* **THE EXERCISE**: Repeat the records below word for word, but start at the line that contains "How far is (x=190, y=220)", stop after the last line, and include nothing else.

* **Records contained in a dataset**:
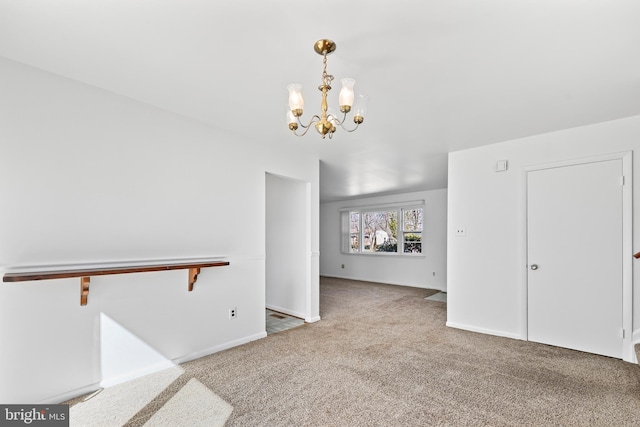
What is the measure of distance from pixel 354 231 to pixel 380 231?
0.81 metres

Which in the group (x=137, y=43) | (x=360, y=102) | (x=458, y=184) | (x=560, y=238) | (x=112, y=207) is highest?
(x=137, y=43)

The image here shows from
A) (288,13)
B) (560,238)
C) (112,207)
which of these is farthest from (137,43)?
(560,238)

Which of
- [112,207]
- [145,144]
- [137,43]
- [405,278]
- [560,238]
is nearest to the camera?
[137,43]

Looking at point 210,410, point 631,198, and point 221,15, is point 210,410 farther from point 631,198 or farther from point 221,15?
point 631,198

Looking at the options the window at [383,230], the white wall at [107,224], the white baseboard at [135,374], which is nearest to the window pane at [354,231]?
the window at [383,230]

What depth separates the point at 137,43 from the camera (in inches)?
70.8

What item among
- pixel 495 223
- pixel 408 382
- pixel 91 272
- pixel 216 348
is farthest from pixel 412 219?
pixel 91 272

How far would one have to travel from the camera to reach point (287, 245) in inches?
177

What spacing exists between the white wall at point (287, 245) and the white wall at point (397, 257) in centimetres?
370

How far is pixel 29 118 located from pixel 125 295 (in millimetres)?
1409

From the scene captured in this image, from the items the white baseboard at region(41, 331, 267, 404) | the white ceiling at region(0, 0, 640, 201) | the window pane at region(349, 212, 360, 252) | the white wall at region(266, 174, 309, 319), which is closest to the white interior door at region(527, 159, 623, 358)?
the white ceiling at region(0, 0, 640, 201)

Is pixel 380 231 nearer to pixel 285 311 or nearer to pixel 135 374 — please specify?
pixel 285 311

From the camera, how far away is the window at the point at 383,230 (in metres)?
7.30

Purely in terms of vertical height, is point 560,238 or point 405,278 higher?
point 560,238
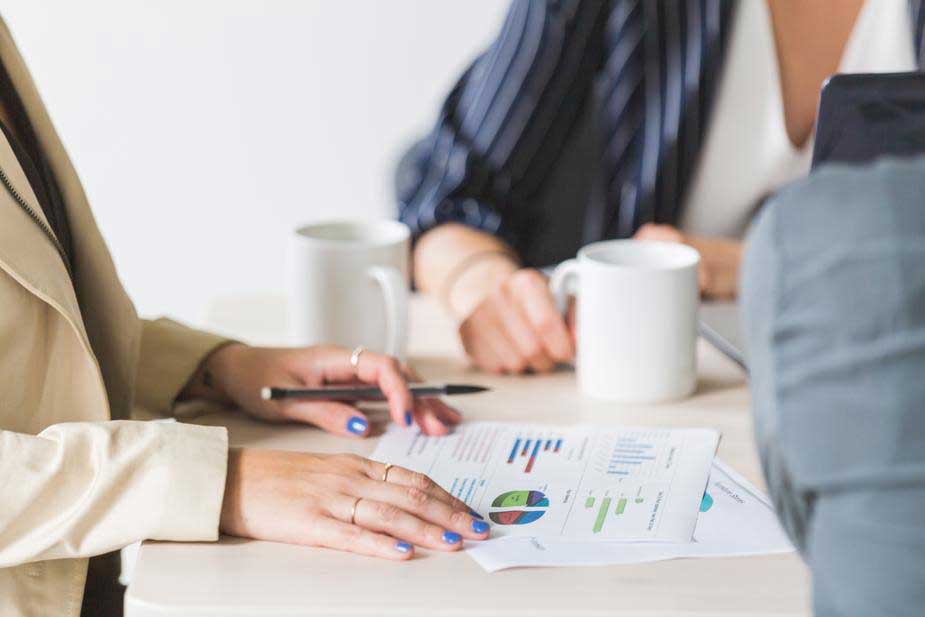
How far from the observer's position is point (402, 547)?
666 mm

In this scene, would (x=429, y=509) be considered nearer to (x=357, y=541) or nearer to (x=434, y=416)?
(x=357, y=541)

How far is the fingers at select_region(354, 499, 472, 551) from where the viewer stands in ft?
2.21

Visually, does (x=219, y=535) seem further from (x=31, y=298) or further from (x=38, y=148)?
(x=38, y=148)

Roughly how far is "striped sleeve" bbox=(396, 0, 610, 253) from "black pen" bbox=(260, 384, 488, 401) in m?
0.53

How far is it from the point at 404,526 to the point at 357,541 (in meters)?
0.03

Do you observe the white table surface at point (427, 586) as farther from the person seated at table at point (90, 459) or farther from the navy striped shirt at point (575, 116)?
the navy striped shirt at point (575, 116)

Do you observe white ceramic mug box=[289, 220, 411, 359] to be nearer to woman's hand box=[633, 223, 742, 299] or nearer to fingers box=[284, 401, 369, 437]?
fingers box=[284, 401, 369, 437]

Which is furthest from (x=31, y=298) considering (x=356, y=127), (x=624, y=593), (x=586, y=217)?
(x=356, y=127)

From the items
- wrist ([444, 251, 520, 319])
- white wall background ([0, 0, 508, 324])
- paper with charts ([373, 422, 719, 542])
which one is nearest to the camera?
paper with charts ([373, 422, 719, 542])

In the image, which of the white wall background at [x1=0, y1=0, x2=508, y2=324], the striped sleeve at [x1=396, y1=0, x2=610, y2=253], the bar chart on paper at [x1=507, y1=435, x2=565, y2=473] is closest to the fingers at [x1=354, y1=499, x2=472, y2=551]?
the bar chart on paper at [x1=507, y1=435, x2=565, y2=473]

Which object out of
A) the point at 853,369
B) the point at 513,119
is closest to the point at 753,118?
the point at 513,119

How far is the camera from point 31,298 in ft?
2.56

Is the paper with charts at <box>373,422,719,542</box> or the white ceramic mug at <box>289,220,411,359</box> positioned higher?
the white ceramic mug at <box>289,220,411,359</box>

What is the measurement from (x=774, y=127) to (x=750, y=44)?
0.37 ft
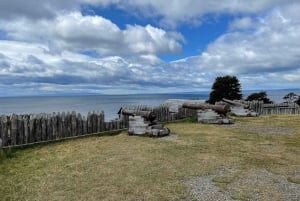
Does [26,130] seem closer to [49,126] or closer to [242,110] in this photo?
[49,126]

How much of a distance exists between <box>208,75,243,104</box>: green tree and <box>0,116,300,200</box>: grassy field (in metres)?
15.9

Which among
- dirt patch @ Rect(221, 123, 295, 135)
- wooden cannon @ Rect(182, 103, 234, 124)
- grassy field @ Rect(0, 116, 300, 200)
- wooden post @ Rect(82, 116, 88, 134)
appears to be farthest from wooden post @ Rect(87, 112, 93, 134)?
wooden cannon @ Rect(182, 103, 234, 124)

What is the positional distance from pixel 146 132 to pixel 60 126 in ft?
10.2

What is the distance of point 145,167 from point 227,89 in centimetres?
2185

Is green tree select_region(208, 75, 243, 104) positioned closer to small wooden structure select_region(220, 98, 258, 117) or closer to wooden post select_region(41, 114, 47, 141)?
small wooden structure select_region(220, 98, 258, 117)

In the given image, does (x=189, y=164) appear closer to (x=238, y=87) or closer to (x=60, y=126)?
(x=60, y=126)

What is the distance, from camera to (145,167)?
812 cm

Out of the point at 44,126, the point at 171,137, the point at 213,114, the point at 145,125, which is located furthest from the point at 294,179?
the point at 213,114

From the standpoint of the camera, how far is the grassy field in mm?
6324

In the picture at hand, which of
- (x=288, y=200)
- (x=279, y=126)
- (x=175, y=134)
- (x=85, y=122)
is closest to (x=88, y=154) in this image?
(x=85, y=122)

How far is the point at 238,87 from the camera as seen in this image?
2911 centimetres

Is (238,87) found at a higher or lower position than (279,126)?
higher

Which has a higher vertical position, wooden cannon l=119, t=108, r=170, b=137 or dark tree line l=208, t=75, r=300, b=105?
dark tree line l=208, t=75, r=300, b=105

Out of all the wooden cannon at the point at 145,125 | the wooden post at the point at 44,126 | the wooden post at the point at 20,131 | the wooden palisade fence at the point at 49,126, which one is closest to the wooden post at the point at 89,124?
the wooden palisade fence at the point at 49,126
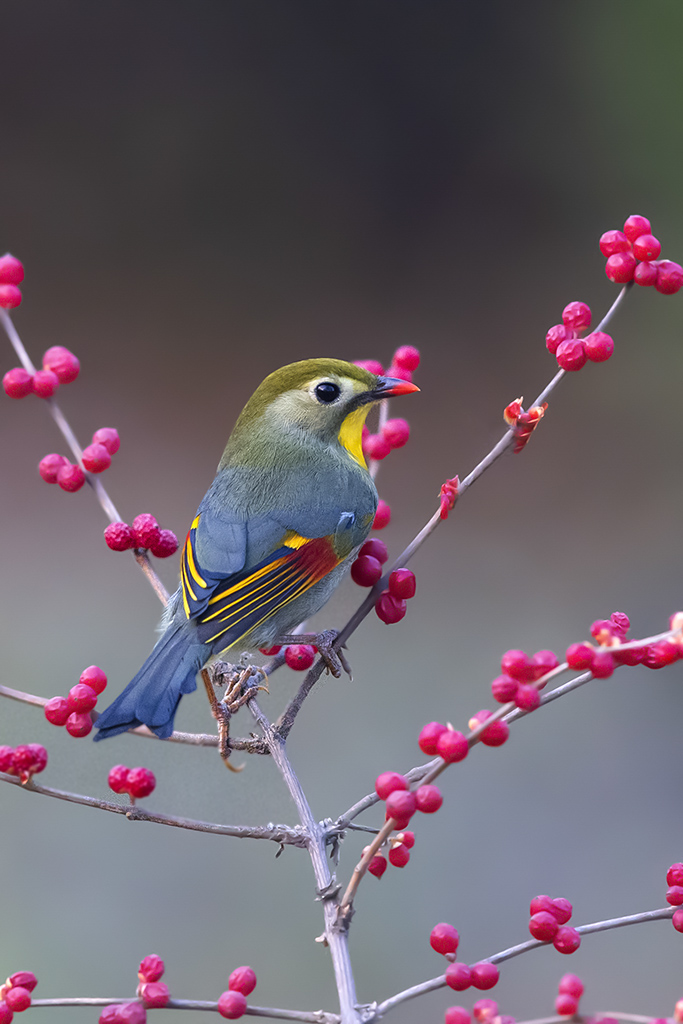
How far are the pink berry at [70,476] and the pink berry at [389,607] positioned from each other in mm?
427

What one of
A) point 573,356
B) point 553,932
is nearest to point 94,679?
point 553,932

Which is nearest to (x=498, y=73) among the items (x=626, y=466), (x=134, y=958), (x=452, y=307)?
(x=452, y=307)

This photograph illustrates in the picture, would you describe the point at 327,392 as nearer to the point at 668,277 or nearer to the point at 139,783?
the point at 668,277

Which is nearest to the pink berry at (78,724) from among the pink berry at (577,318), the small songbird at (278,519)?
the small songbird at (278,519)

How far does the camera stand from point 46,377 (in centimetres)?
125

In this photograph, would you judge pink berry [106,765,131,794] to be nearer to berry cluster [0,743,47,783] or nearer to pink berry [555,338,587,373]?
berry cluster [0,743,47,783]

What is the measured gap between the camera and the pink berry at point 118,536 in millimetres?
1240

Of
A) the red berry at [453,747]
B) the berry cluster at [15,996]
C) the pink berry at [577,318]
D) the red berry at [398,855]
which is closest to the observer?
the red berry at [453,747]

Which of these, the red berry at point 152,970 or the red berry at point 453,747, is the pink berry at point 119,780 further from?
the red berry at point 453,747

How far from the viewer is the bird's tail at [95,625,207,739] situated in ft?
3.36

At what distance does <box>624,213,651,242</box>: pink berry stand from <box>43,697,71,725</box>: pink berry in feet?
2.67

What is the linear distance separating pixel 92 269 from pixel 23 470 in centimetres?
118

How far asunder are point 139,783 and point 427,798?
31 cm

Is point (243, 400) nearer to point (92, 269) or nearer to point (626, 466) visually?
point (92, 269)
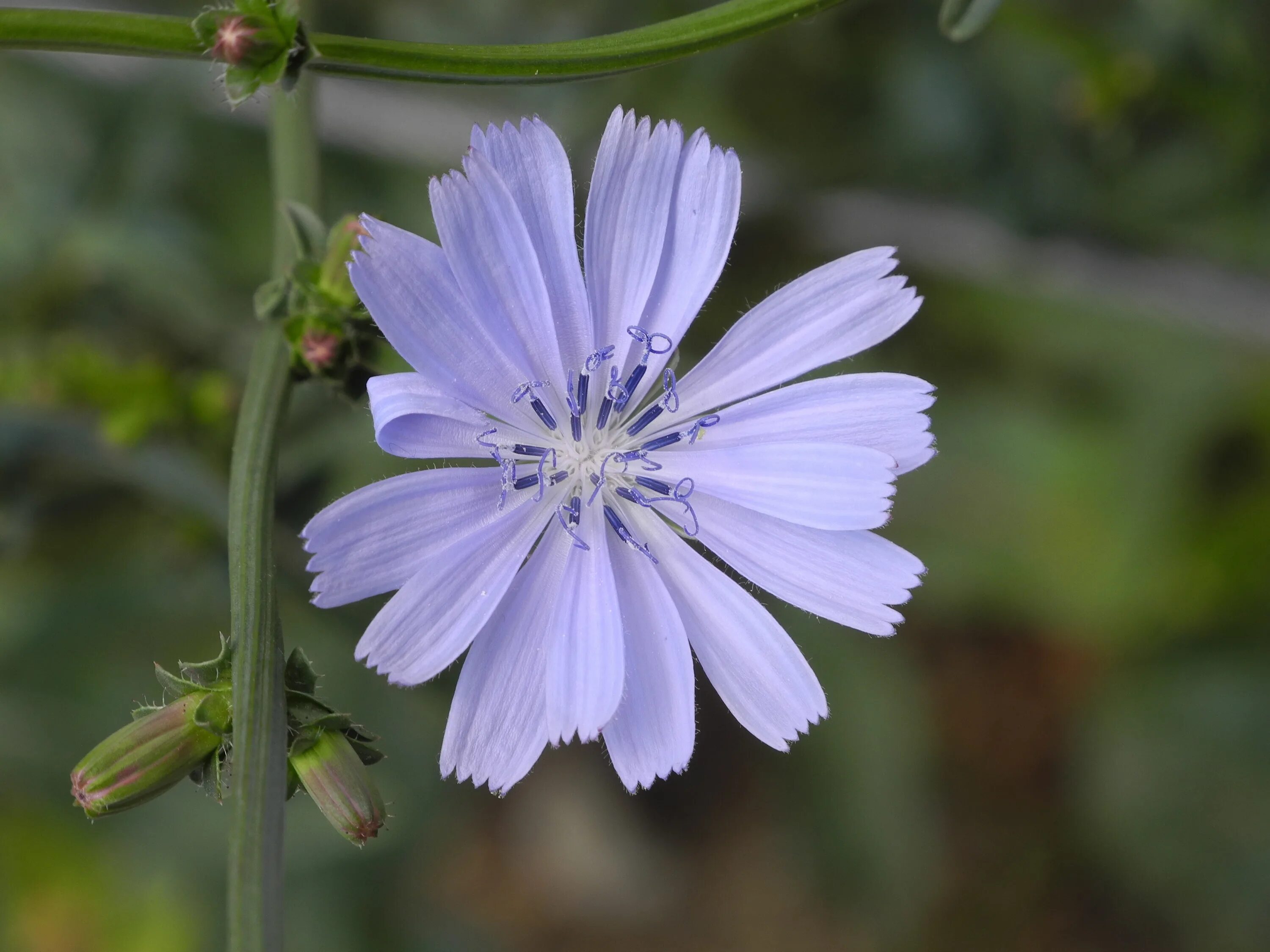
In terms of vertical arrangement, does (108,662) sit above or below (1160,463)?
above

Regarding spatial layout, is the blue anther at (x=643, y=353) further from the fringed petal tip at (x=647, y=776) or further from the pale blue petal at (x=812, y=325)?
the fringed petal tip at (x=647, y=776)

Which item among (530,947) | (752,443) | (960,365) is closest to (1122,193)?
(960,365)

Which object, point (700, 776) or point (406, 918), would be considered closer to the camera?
point (406, 918)

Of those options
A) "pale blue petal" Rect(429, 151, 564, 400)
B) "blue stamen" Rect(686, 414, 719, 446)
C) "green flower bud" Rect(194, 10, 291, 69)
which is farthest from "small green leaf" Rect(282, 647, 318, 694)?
"green flower bud" Rect(194, 10, 291, 69)

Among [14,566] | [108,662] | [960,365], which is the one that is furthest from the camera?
[960,365]

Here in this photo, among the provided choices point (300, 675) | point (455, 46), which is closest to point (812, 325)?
point (455, 46)

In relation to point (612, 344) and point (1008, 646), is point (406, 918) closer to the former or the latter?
point (1008, 646)

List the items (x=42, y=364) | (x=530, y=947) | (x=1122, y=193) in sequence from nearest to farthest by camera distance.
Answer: (x=42, y=364)
(x=1122, y=193)
(x=530, y=947)
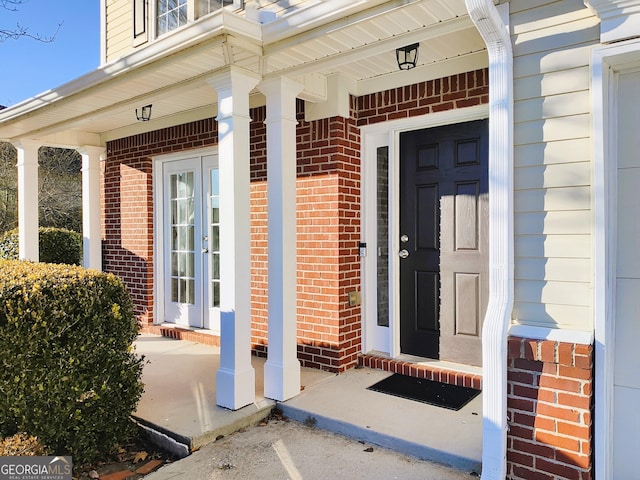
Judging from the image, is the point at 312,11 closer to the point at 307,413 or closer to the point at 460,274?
the point at 460,274

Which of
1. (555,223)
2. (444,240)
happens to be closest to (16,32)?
(444,240)

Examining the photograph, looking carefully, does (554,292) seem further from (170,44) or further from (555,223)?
(170,44)

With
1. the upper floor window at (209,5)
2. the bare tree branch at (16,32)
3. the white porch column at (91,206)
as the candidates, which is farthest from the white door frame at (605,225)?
the white porch column at (91,206)

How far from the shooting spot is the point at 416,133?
12.6 feet

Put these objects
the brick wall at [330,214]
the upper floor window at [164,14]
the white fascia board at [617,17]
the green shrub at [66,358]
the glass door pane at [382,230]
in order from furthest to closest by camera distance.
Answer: the upper floor window at [164,14], the glass door pane at [382,230], the brick wall at [330,214], the green shrub at [66,358], the white fascia board at [617,17]

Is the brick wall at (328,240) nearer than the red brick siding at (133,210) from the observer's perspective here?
Yes

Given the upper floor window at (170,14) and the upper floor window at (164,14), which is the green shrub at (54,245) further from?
the upper floor window at (170,14)

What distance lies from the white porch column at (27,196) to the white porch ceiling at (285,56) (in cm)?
105

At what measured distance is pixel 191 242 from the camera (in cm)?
537

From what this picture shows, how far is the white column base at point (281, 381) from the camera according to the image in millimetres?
3312

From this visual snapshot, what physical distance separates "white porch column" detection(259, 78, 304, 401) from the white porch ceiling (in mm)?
211

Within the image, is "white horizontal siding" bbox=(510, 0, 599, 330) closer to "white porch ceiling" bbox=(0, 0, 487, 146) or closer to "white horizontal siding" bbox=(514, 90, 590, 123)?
"white horizontal siding" bbox=(514, 90, 590, 123)

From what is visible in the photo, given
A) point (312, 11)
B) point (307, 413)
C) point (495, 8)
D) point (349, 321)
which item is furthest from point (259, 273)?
point (495, 8)

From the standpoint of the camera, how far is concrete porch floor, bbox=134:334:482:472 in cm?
268
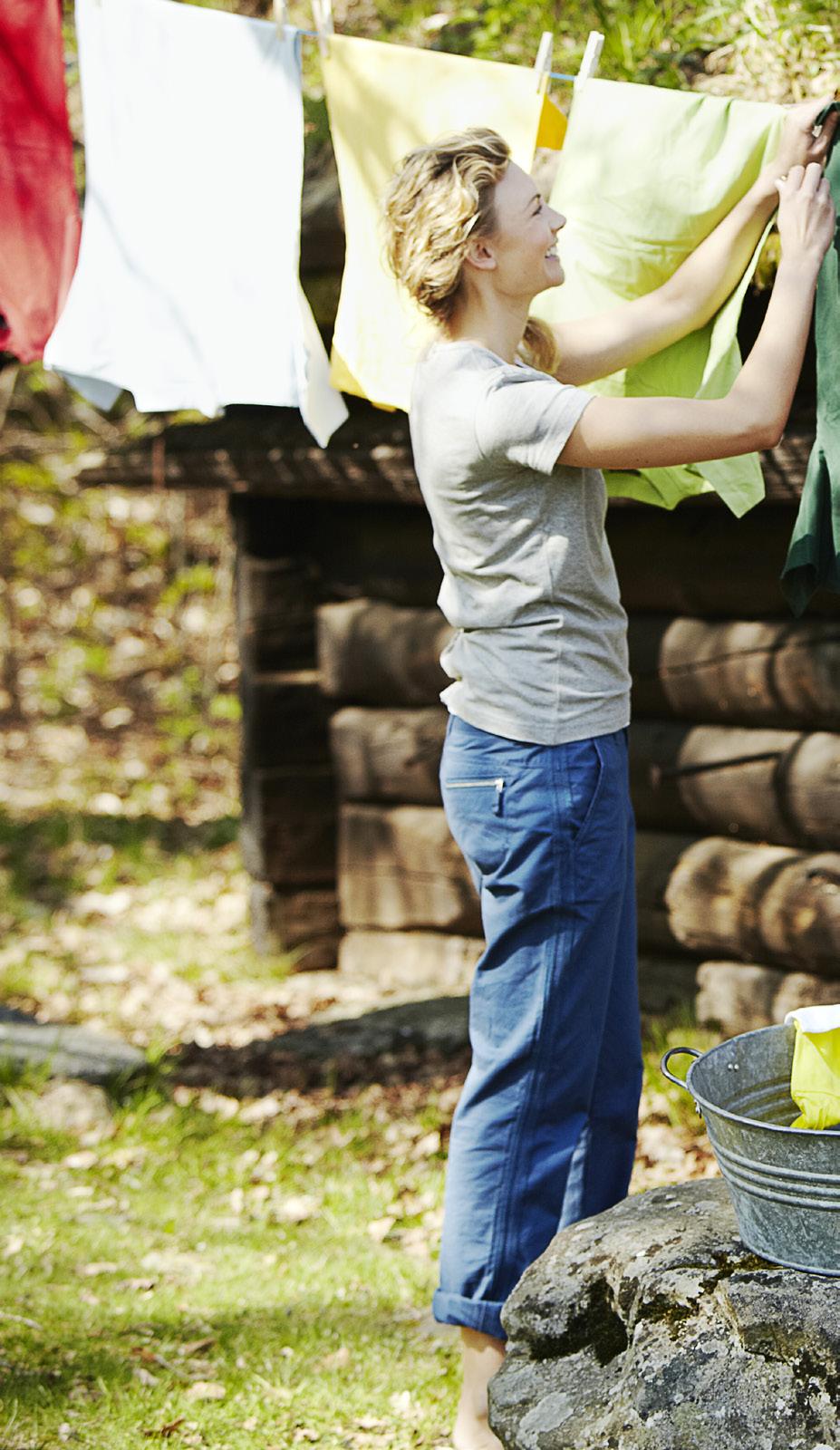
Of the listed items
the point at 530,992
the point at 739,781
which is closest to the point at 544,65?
the point at 530,992

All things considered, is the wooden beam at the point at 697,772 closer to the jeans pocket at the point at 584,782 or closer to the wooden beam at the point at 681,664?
the wooden beam at the point at 681,664

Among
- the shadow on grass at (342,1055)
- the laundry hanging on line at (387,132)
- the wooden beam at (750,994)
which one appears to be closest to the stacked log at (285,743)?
the shadow on grass at (342,1055)

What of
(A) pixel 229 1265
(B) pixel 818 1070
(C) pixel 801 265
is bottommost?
(A) pixel 229 1265

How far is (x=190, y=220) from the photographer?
11.2 feet

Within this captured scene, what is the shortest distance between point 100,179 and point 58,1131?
8.85ft

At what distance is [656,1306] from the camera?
222 cm

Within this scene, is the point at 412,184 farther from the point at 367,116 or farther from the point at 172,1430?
the point at 172,1430

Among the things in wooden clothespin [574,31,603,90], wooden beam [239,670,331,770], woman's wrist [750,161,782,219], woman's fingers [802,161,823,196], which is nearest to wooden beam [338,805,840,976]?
wooden beam [239,670,331,770]

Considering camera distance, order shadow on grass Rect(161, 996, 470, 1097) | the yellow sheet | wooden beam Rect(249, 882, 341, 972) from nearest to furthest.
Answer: the yellow sheet, shadow on grass Rect(161, 996, 470, 1097), wooden beam Rect(249, 882, 341, 972)

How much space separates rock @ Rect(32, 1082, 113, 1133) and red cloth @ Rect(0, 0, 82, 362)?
7.35 feet

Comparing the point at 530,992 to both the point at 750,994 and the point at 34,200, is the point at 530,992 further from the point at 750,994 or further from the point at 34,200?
the point at 34,200

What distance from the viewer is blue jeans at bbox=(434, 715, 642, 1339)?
2701 mm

* **PROBLEM SOLUTION**:
How far is (x=190, y=220) from the photographer?
11.2 feet

Within this captured scene, what is the shortest distance between point 100,179 and point 58,1131?
8.85ft

At what distance is [656,1306] from the camera?
222 cm

Within this scene, is the point at 412,184 farther from the point at 367,116 or farther from the point at 172,1430?
the point at 172,1430

Among the things in wooden clothespin [574,31,603,90], wooden beam [239,670,331,770], woman's wrist [750,161,782,219], woman's fingers [802,161,823,196], which is nearest to wooden beam [338,805,840,976]?
wooden beam [239,670,331,770]

Considering camera distance, order shadow on grass Rect(161, 996, 470, 1097) | the yellow sheet | wooden beam Rect(249, 882, 341, 972) from nearest to furthest.
Answer: the yellow sheet, shadow on grass Rect(161, 996, 470, 1097), wooden beam Rect(249, 882, 341, 972)

How much space separates rock @ Rect(32, 1082, 113, 1133) and red cloth @ Rect(0, 0, 82, 362)?
7.35 feet

Comparing the point at 530,992 to both the point at 750,994 and the point at 34,200, is the point at 530,992 further from the point at 750,994 or further from the point at 34,200?
the point at 34,200

What distance from the viewer is blue jeans at bbox=(434, 715, 642, 1339)?
2701 mm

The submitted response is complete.